It’s a simple statement that, if you stop to think about it, offers astounding implications. “Every bit of material in existence is three dimensional.” That sounds reasonable— Right?— even if you’re one of those who suffers from the craving to attack everything some other person says is true. Okay, so, the other response is to demand, “So what?”

So, what? It is in the implications that we find the importance of that statement. It holds more meaning than just simple geometrical calculations required for building bridges, houses, or plotting a rocket’s pathway for a future launch. It holds the entire key to an understanding of existence that I am hoping to explain well enough, right here, so every one of us can see it.

I have made a living for years by understanding length and width and thickness. Knowing how to measure them with verifiable accuracy, and knowing the inter-relationships of parts in various mechanisms has enabled me to predict mechanical problems in the cassette industry, to lay out cabinetry for electrical installations in the construction industry, and for sample and production parts in a metal cabinet factory.

Here are some facts I know: We can only sense objects when all three physical dimensions are present. They are the only dimensions we can sense. The senses we use are mainly of vision and touch. If we cannot sense all three dimensions, the object may as well not be there. And, finally, time is recognized as a dimension, although I do not agree with how we go about that. I think we miss a lot that we could directly or by inference add to our awareness. All we need for that is to understand a way of looking at things, and then find a way to verify whatever we think we see.

Although one-dimensional objects may be all around us, we have no way to sense them. One-dimensional objects have no width or thickness. They only have what we might call length: They go from here to there, but we can’t see them or feel them. To us, they might as well be invisible. In fact, they are, if they exist.

**Data block**
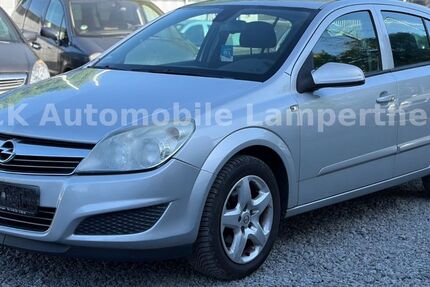 Opel Astra 147.000 km 2.499 &euro; Lampertheim 68623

**Instructions**
1. In the passage on three-dimensional material, which senses are mainly used to sense objects?
2. For each statement, say whether it agrees with the passage on three-dimensional material, and quote the words that decide it.
(a) The writer has worked on parts in a metal cabinet factory.
(b) The writer agrees with the way time is recognized as a dimension.
(c) One-dimensional objects have width but no thickness.
3. Restate word for word the part of the passage on three-dimensional material between "It’s a simple" and "can see it.", inclusive.

**Answers per task**
1. Vision and touch.

2.
(a) Yes: "for sample and production parts in a metal cabinet factory."
(b) No: "although I do not agree with how we go about that."
(c) No: "One-dimensional objects have no width or thickness."

3.
It’s a simple statement that, if you stop to think about it, offers astounding implications. “Every bit of material in existence is three dimensional.” That sounds reasonable— Right?— even if you’re one of those who suffers from the craving to attack everything some other person says is true. Okay, so, the other response is to demand, “So what?”

So, what? It is in the implications that we find the importance of that statement. It holds more meaning than just simple geometrical calculations required for building bridges, houses, or plotting a rocket’s pathway for a future launch. It holds the entire key to an understanding of existence that I am hoping to explain well enough, right here, so every one of us can see it.